Hybridization into a Bitopic Ligand Increased Muscarinic Receptor Activation for Isopilocarpine but Not for Pilocarpine Derivatives

Heinz, C; Bermudez, M; Jaiswal, N; Große, C; Kauk, M; Hoffmann, C; Holzgrabe, U

Abstract

Pilocarpine (1), a secondary metabolite of several Pilocarpus species, is a therapeutically used partial agonist of muscarinic acetylcholine receptors (mAChRs). The available pharmacological data and structure–activity relationships do not provide comparable data for all five receptor subtypes.
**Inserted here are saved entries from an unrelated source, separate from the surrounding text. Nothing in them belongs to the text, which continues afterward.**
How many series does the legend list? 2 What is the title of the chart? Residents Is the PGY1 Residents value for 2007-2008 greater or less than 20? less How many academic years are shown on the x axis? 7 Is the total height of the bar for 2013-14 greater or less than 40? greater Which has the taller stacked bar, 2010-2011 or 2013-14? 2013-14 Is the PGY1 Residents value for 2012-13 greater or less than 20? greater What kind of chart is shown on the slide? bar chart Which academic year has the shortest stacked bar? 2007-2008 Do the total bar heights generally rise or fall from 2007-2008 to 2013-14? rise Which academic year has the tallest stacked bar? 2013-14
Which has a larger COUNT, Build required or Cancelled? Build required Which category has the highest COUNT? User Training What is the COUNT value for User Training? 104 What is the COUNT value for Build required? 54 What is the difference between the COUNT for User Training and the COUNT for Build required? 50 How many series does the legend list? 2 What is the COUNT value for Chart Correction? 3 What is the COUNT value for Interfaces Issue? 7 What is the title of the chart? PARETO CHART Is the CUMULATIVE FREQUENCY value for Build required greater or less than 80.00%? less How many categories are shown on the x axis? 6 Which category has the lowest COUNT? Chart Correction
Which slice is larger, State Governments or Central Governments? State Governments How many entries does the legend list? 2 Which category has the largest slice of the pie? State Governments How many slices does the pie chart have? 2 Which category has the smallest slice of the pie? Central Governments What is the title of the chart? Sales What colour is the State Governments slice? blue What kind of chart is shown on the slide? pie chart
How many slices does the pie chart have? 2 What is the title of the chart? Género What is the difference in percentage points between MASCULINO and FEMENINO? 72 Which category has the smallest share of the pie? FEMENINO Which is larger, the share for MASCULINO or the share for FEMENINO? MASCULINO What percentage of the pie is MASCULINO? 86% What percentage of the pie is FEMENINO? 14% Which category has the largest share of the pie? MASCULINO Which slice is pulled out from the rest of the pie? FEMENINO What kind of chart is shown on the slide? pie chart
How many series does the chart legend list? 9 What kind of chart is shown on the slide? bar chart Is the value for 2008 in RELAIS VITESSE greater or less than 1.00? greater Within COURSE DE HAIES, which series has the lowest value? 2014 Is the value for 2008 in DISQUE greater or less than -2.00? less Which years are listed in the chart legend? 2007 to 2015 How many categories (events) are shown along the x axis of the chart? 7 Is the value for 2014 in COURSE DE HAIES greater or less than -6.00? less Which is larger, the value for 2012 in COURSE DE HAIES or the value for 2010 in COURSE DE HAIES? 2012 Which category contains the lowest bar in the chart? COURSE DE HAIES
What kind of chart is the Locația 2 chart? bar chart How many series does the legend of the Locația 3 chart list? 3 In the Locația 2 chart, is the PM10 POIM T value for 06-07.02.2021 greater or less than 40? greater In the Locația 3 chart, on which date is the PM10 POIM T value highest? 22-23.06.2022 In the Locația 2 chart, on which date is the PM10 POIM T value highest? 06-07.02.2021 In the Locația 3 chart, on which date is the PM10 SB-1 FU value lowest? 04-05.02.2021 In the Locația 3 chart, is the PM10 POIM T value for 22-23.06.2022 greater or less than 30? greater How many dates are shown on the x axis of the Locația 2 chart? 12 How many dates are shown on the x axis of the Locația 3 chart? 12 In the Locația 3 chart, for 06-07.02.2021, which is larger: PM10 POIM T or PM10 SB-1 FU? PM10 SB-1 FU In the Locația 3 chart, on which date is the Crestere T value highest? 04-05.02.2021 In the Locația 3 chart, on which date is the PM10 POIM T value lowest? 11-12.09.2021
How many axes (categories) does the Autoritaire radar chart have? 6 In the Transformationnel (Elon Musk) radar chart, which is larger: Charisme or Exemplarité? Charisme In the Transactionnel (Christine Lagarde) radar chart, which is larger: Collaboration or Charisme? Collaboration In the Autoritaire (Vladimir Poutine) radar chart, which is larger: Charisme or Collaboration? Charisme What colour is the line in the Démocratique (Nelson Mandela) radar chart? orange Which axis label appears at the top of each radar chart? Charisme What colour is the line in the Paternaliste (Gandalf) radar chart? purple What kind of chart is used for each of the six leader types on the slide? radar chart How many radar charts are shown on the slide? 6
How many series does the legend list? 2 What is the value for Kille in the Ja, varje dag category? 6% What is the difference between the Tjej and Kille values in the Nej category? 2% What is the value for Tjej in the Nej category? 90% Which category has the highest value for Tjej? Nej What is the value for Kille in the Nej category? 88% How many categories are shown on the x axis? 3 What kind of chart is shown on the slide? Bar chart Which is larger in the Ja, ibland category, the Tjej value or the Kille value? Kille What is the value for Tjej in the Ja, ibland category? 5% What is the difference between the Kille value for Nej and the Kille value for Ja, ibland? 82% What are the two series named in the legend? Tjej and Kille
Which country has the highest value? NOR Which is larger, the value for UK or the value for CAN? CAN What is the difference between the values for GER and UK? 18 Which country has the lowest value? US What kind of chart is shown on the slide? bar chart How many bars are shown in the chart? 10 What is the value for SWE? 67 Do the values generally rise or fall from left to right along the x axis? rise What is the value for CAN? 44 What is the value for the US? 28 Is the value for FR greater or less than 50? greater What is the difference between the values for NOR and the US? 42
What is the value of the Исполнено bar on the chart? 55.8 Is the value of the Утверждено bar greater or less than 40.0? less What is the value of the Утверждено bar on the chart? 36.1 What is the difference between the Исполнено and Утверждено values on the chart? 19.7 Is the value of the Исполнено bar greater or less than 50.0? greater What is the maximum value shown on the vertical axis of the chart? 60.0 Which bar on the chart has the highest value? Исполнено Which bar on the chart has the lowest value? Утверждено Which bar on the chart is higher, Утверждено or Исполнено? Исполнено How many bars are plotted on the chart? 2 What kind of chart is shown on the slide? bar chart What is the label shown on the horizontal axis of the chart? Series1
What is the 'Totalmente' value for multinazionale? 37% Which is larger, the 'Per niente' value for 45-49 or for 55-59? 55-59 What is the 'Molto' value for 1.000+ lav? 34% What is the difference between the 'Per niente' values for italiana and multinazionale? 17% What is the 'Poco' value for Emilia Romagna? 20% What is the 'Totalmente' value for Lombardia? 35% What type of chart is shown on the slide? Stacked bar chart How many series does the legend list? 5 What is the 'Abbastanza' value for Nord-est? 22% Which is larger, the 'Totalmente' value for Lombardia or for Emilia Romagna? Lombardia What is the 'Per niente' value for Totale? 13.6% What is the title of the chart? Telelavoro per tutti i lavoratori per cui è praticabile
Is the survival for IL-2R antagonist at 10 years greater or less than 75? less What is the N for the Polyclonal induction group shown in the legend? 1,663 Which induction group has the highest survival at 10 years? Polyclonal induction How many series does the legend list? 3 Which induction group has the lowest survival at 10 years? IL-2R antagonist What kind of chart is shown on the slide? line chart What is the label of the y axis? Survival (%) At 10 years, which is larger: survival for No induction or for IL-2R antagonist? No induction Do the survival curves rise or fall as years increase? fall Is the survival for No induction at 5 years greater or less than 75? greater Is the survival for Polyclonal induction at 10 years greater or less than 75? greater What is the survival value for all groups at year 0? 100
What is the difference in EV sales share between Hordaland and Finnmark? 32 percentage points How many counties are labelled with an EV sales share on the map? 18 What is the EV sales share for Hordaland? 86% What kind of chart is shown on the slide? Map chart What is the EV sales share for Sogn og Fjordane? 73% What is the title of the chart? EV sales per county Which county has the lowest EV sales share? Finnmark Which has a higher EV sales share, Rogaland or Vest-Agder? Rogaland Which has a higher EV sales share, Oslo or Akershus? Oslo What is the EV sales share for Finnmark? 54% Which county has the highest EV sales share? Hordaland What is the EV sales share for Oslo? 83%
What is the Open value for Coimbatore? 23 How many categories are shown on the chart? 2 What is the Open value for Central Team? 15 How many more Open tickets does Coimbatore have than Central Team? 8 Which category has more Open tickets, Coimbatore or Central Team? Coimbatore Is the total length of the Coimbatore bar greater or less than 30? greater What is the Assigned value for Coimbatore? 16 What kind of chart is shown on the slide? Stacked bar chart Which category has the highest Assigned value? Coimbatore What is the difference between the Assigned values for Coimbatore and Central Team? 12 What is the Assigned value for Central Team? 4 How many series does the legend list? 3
In this study, pilocarpine (1), its epimer isopilocarpine (2), racemic analogues pilosinine (3) and desmethyl pilosinine (4), and the respective hybrid ligands with a naphmethonium fragment (5-C6 to 8-C6) were synthesized and analyzed in mini-G nano-BRET assays at the five mAChRs. In line with earlier studies, pilocarpine was the most active compound among the orthosteric ligands 1–4. Computational docking of pilocarpine and isopilocarpine to the active M2 receptor suggests that the trans-configuration of isopilocarpine leads to a loss of the hydrogen bond from the lactone carbonyl to N6.52, explaining the lower activity of isopilocarpine. Hybrid formation of pilocarpine (1) and isopilocarpine (2) led to an inverted activity rank, with the trans-configured isopilocarpine hybrid (6-C6) being more active. The hydrogen bond of interest is formed by the isopilocarpine hybrid (6-C6) but not by the pilocarpine hybrid (5-C6). Hybridization thus leads to a modified binding mode of the orthosteric moiety, as the binding mode of the hybrid is dominated by the high-affinity allosteric moiety.